SPRGB - Some (Pseudo) Random Guy's Blog

The Future of AI Assisted Development

This is an opinion post

Note: the acronym AI in the context of this post refers to Large Language Models and Coding Agents.

Entering 2026, the usage of AI for software development is still a controversial topic. While many developers and non-developers claim AI has boosted their productivity, scientific studies show that the adoption of AI hasn’t had any noticeable impact yet[1], or worse, it has decreased productivity while developers still believe they were more productive[2].

There have been already articles aiming to predict where software development is going, for example, comparing this new software era to the industrial revolution[3]. There is also an infinite number of apocalyptic articles claiming that, by the year n+5, where n is the year you are currently reading the article in, AI is going to write all code. While there is some truth and some human hallucinations everywhere, the reality seems to point to a less exciting future.

The goal of this post isn’t to validate, analyse, or discredit any existing study, but rather to guess what the possible future of AI-assisted software development can be. It’s also not going to cover AI usage for creative tasks since that’s a separate topic. As an aside, none of the posts of this blog use AI, not even for spell checking, and rather all the spelling, grammar, and styling rely on Vale.

Where AI-assisted development succeeds

If you tried using coding agents, AI-integrated IDE, etc. for your job, you might have noticed that AI performs better the more constrained it’s. Codebases containing exhaustive test suites and strict linter rules limit the possible set of programs the AI can write, making it more likely to produce a valid result. From experience, AI is the most useful in:

Comparison of conclusions and future predictions

High level language

Almost every article reaches the conclusion that the era of AI-assisted development introduces a new high level language, and points to the prompts, AGENTS.md, and whatever the AI uses as input to write code. This statement is usually accompanied by mentioning the transition from binary -> assembly -> low level languages -> high level languages. The problem is that prompts aren’t deterministic, and you can sometimes find cases where the AI ignores some guidelines from AGENTS.md.
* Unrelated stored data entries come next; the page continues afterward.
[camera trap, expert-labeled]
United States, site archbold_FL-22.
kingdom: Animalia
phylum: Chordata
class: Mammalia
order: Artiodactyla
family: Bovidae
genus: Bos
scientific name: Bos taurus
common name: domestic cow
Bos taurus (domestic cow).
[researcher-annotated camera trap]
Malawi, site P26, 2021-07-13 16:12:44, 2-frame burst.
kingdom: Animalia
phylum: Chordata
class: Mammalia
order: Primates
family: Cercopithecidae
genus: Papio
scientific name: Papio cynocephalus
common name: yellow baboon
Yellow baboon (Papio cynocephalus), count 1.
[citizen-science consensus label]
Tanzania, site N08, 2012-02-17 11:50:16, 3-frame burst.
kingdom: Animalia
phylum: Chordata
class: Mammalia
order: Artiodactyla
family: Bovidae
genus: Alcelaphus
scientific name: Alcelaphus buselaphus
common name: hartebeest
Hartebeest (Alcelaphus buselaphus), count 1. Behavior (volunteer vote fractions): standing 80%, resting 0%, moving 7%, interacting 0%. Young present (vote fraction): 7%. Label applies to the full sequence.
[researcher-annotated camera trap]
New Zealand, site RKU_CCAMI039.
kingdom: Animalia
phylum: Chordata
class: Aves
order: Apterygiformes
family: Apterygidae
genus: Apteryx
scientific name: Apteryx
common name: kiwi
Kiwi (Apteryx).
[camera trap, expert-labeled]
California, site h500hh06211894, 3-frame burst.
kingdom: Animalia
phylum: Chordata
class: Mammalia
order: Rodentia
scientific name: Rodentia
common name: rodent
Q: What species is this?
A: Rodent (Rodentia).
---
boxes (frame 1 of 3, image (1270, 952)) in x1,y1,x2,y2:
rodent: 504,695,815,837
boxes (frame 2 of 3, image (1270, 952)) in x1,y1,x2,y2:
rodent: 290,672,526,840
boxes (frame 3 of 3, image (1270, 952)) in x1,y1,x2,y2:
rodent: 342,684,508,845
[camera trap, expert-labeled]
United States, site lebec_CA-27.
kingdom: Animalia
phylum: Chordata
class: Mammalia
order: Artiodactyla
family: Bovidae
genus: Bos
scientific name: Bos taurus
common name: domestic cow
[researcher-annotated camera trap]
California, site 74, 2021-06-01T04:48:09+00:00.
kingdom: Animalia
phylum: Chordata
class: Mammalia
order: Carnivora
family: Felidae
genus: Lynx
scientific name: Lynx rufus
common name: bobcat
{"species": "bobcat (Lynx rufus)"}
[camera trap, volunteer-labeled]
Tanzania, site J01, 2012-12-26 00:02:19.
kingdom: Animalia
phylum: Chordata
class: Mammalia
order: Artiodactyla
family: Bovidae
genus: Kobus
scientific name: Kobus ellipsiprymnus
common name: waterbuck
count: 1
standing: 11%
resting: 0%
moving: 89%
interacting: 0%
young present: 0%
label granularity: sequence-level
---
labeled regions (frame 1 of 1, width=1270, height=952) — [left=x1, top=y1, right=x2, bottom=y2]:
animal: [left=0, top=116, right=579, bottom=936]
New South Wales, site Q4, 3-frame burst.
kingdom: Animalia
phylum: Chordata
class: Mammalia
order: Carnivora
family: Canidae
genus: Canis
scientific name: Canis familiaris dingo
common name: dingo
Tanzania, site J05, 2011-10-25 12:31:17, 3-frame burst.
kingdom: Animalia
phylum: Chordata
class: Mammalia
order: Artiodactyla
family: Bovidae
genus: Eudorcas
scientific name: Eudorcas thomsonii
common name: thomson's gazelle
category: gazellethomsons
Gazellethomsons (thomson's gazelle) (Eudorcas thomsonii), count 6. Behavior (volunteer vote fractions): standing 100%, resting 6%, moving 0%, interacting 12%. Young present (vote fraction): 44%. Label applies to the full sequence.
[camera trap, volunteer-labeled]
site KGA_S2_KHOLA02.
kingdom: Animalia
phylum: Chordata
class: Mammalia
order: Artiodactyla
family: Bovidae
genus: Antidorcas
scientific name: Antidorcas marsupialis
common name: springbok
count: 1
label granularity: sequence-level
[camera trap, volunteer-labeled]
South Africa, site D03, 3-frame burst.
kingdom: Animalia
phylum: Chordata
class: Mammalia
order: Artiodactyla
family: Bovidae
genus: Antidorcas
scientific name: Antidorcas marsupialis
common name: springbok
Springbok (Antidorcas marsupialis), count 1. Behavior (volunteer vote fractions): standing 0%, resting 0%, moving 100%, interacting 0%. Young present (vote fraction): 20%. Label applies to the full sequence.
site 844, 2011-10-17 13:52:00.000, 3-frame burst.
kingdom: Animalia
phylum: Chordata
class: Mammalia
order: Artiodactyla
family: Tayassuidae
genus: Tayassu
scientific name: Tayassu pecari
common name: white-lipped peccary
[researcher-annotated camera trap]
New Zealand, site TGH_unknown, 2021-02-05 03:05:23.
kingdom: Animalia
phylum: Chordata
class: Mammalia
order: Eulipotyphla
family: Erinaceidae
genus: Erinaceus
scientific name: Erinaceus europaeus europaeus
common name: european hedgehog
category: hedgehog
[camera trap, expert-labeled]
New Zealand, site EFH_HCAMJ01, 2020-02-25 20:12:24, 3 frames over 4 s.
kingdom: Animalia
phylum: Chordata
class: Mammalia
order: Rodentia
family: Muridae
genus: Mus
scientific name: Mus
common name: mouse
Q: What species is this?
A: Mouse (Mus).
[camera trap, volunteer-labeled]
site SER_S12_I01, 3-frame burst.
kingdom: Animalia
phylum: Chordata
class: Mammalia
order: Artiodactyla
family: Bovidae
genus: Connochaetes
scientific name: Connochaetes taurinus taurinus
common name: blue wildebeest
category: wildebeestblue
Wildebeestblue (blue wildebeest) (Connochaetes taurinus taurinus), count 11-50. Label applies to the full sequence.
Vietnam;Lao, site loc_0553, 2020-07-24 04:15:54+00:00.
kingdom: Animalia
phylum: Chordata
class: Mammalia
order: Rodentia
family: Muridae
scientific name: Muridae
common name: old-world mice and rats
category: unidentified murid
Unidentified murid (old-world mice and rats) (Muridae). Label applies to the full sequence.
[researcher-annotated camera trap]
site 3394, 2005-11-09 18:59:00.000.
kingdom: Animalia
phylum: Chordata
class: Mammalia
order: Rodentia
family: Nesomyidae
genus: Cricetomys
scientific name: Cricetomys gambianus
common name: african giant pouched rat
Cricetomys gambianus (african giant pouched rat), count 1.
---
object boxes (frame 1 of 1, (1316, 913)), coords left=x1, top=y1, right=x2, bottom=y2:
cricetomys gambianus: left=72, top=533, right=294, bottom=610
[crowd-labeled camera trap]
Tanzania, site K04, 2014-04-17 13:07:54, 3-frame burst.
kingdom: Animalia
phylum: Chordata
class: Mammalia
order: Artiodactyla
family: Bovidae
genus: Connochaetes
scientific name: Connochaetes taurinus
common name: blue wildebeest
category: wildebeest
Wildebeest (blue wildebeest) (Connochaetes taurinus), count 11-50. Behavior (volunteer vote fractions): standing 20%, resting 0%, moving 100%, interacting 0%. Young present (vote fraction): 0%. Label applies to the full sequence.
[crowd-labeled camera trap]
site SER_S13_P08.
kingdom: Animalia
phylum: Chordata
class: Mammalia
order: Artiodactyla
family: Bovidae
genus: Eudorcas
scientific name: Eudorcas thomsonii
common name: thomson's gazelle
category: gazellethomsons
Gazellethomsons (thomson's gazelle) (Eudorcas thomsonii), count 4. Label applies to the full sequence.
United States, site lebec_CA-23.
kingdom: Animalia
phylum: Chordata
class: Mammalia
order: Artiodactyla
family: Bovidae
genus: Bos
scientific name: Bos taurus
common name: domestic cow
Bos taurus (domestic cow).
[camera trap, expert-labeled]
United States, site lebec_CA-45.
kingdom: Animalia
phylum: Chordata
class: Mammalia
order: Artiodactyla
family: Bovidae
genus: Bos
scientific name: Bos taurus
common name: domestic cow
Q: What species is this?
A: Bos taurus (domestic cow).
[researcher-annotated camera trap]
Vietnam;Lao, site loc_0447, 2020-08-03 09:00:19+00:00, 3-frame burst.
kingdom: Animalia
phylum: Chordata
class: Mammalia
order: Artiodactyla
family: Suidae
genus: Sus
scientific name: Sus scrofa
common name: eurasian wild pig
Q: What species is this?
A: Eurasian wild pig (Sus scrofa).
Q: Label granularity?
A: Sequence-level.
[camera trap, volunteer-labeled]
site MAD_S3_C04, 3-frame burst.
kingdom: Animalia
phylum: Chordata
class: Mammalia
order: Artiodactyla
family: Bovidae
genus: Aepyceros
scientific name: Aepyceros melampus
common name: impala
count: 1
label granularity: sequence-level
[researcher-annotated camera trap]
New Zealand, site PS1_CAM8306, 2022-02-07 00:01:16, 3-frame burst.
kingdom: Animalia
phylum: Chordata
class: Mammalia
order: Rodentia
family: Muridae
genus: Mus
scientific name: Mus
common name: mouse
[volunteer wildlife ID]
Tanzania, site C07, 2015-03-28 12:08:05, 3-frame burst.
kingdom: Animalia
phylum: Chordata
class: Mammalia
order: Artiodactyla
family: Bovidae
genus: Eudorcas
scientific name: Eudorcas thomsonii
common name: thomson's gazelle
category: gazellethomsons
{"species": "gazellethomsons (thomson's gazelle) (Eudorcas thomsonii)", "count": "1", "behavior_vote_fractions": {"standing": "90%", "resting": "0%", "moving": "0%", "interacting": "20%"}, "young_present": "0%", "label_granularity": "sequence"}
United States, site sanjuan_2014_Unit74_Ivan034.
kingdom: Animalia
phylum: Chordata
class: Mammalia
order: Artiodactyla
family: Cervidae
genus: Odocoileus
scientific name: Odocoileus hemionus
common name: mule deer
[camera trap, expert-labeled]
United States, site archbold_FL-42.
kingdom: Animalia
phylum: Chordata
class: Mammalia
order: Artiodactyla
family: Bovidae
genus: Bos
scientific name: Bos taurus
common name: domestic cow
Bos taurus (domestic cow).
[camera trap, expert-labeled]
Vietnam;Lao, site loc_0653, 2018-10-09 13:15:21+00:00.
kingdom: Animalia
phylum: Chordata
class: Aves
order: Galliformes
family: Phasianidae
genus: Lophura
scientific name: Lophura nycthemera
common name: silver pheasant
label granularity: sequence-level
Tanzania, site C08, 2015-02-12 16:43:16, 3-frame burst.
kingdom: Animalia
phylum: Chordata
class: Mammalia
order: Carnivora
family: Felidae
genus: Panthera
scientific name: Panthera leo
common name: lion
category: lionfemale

The high level language that people are looking for already exists: tests. A comprehensive test suite including unit tests, functional tests, acceptance tests and performance tests, paired with strict coding rules should be enough to guarantee that the AI produces a valid output of expected quality. Tests and coding rules, which are specific and deterministic, are going to win over markdown files and prompts that aren’t only ambiguous, but also the AI sometimes ignores.

If you want the AI to not write functions with more than X input arguments, and no longer than Y lines, you can write it in a file and pass it when the agent session starts, hoping that the AI follows it. You can also add it to your linter rules, let the AI code, raise the error, and let it refactor the solution.

The future professional

Computer aided development has existed for decades and people still study mechanical engineering, civil engineering, electrical engineering, architecture, etc. Software engineering is going to take the same path: engineers are going to learn how to write code but they’re going to do so sparingly in a professional setting. Instead, they’re going to define the architecture and technologies, write tests, specifications, code/linter rules, let the AI do an initial version and manually modify it for better performance, and maintainability. Software engineers require the same amount of knowledge as before, or even more.

If you don’t have the knowledge to choose the architecture and technologies for your system, and instead delegate it to the AI, how can you validate it? You could tell it to experiment with a few options, run benchmarks and performance tests, and then choose the best one, but that might be an expensive experiment. Imagine if an electrical engineer didn’t know about different capacitor types, and built the same circuit 3 times, they’re going to arrive to the optimal design but the research is going to cost them a lot.

If you don’t know how to code, and the AI is incapable of producing a valid output for your specifications, then how are you going to fix it? A similar case happens when doing PCB design using any EDA software: the auto-routing feature can do an initial layout for you that saves a ton of time, but almost always requires some manual tweaking due to physical limitations of the manufacturer, potential interference, etc.

Assuming the price of AI is going to increase and match CAD and ECAD tools, then students don’t have to worry about not learning how to code. As examples, AutoCAD and Altium Designer prices are out of range for university students, so they usually learn how to work with worse alternatives. By the time you can afford a pro license of any CAD, including AI in the future, you already have enough hands-on experience.

The future of software quality

Most articles come to the conclusion that software quality is going to decrease because of the accessibility and lower costs of creating new software. While the quality of the average product might decrease, professional software quality is going to maintain or increase its quality. After some major accidents and a deserved bad reputation for software in general, software companies are going to enforce strict standards for their products. CI/CD pipelines are going to include at a minimum: e2e testing, minimum code coverage, vulnerability scanning and static code analysis.

There is also one random prediction/wish. On top of the existing Software Bill of Materials and the audit feature that many package managers already offer, in the future public packages and libraries can come with stricter requirements and information. For example, you could configure your project to only allow libraries that have > X% code coverage through testing, and that also pass a standard vulnerability scan. This doesn’t mean that hobby libraries are going to disappear, but when including third-party code in a professional project, you are responsible for each dependency and can decide whether to include or not a package that doesn’t meet certain standards.